*Excerpt to read*.
If you're going to a bearing house for bearings, you pretty much can't get 100% of what you want. Maybe you can get 80%- 85%. It's, you know, the big thing that we're focusing on, Noah, is making sure that we're all on the same page, so that the 80% that we're asking for for the bearings, that we've prioritized those products. You know, completing those units, so that the same 80% at a Timken or SKF is gonna be the same 80% that we're giving to, as a priority list, to a foundry or a casting supplier. But you're right, Noah. It's very much every day, and it's stabilized. I don't think it's gonna get worse. It's at least in our supply chain. I don't think it's necessarily gonna get worse.
It's actually starting to get better and more, at least more predictable, if that helps.
It does help. Thanks. That really turns to a question about your current inventory balances.
Yep.
The extent to which that reflects higher work in progress versus finished.
Yep.
How do you think about kind of the timing of some of these cost pressures embedded in this inventory flowing into COGS? I guess the real question is, you know, are we looking at maybe some sequential cost headwinds, or do you feel like, you know, price cost is gonna improve?
You hit an issue right away. It's a lot of the inventory increase is actually work in process. As we waited for key components, you know, very much like the images of the Ford F-150 sitting in the lot waiting for chips.
Mm-hmm.
Very much not to the same magnitude, but we already sent the cash out for the raw material. We finished it and are waiting for some components. That's a big part. We also had some transmissions that we had to delay to a customer because they couldn't get engines.
Mm.

*Given records*.
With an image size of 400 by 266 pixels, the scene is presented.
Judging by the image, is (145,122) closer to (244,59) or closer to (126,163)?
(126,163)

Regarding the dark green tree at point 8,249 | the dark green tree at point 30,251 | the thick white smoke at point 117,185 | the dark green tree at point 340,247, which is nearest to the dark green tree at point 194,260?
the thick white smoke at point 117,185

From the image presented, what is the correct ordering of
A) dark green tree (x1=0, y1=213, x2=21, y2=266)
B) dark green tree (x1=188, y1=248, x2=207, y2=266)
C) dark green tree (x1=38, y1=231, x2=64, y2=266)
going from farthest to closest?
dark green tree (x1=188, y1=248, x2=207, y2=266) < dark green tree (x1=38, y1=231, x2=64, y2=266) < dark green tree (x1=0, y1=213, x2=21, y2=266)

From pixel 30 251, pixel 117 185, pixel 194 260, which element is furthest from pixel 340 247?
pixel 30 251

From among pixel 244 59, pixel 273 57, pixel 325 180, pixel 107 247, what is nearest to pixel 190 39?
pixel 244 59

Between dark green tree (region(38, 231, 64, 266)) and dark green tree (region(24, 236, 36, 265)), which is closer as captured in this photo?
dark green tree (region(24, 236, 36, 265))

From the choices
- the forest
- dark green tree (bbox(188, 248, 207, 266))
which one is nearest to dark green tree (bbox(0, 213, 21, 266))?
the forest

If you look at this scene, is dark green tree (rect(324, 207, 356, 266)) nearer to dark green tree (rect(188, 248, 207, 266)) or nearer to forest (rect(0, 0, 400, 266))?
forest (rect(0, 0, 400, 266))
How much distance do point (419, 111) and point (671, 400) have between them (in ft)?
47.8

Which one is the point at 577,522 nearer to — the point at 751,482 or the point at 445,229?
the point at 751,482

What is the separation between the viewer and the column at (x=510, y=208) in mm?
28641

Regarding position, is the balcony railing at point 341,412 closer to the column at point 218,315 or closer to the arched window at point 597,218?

*Your tasks*.
a - In the call transcript, what is a large part of the inventory increase?
b - Transcribe the call transcript word for word, starting at "It does help." and ending after "is gonna improve?".

*Solution list*.
a - Work in process.

b -
It does help. Thanks. That really turns to a question about your current inventory balances.
Yep.
The extent to which that reflects higher work in progress versus finished.
Yep.
How do you think about kind of the timing of some of these cost pressures embedded in this inventory flowing into COGS? I guess the real question is, you know, are we looking at maybe some sequential cost headwinds, or do you feel like, you know, price cost is gonna improve?